» **To do**
Please copy each line of the data that includes the string "text".

[Dataset entries]
▼▼▼

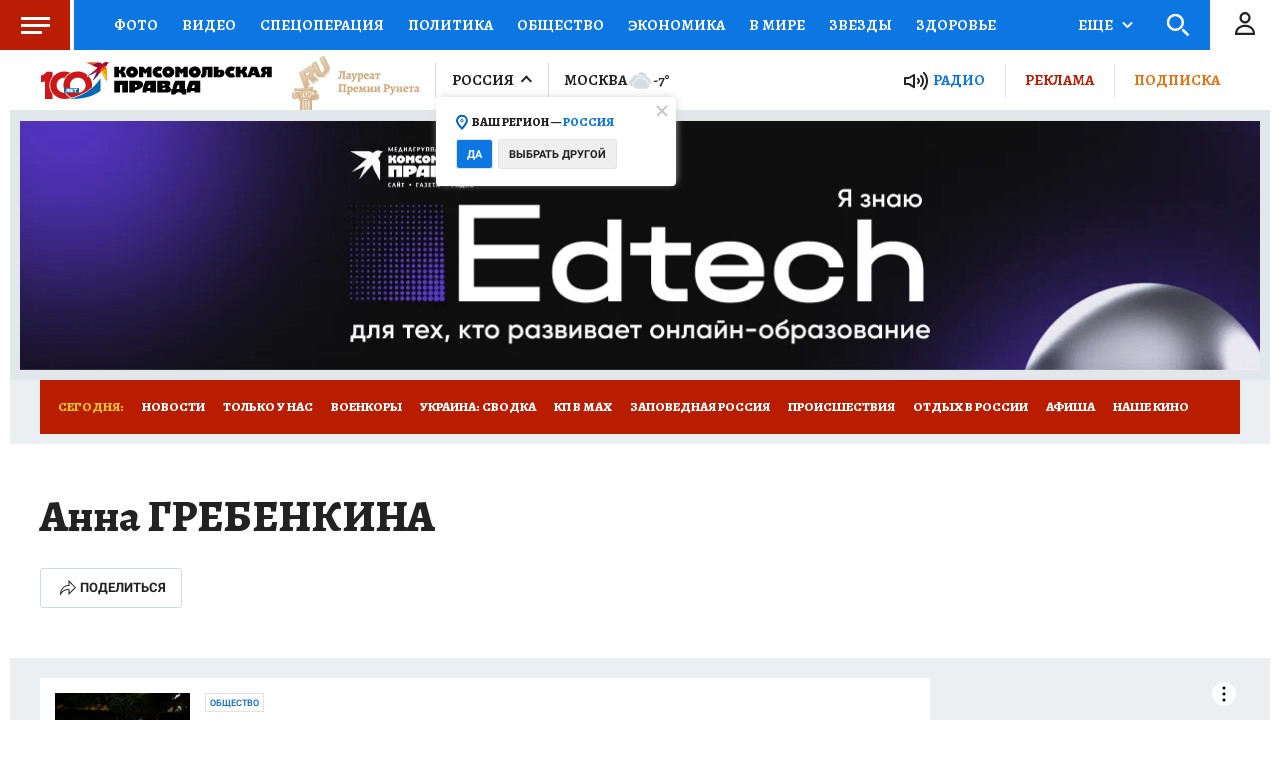

--- FILE ---
content_type: text/html
request_url: https://tns-counter.ru/nc01a**R%3Eundefined*kp_ru/ru/UTF-8/tmsec=kp_ru/349150366***
body_size: -71
content:
0B376C07696DAAF9X1768794873:0B376C07696DAAF9X1768794873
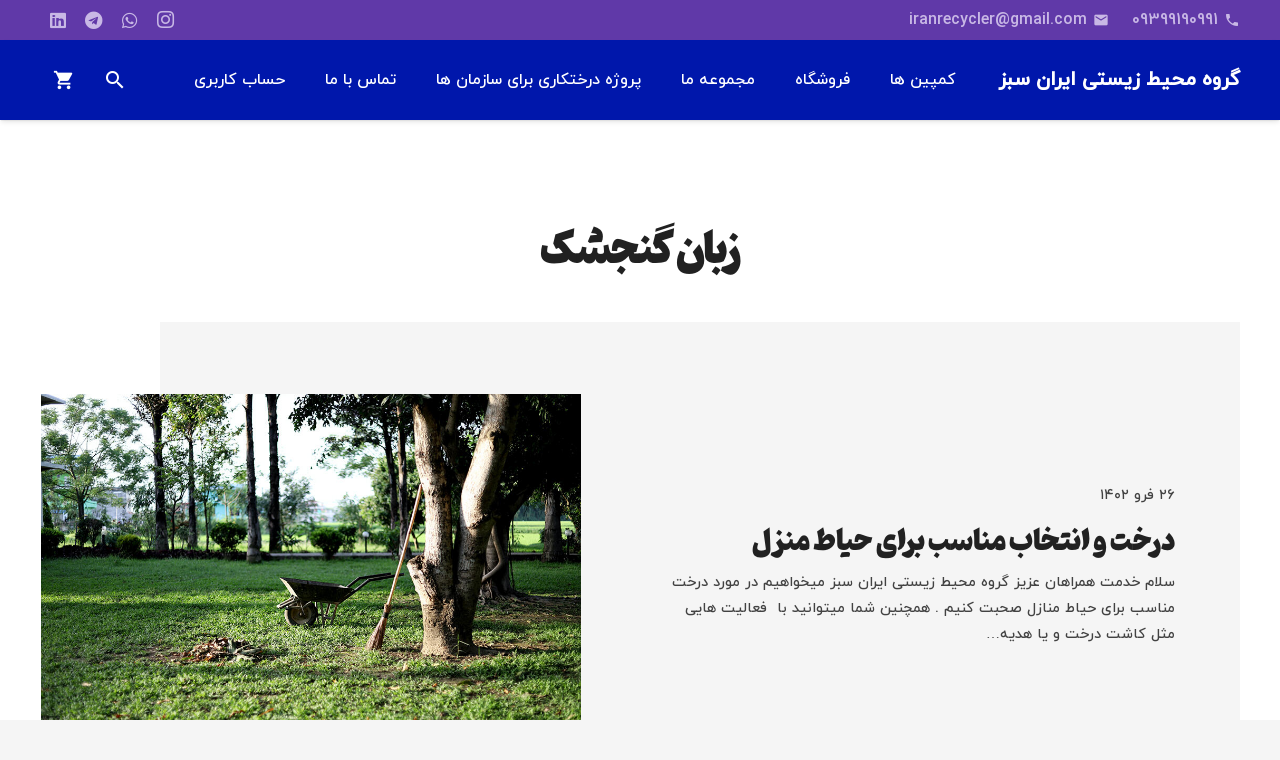

--- FILE ---
content_type: text/css
request_url: https://iranrecycler.ir/wp-content/plugins/captcha-plus/css/front_end_style.css
body_size: 781
content:
/**
 * BWS CAPTCHA general front-end styles
 * @package Captcha Pro by BestWebSoft
 * @since 4.2.3
 */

▲▲▲

» **Result of this task**
content_type: text/html
content_type: text/css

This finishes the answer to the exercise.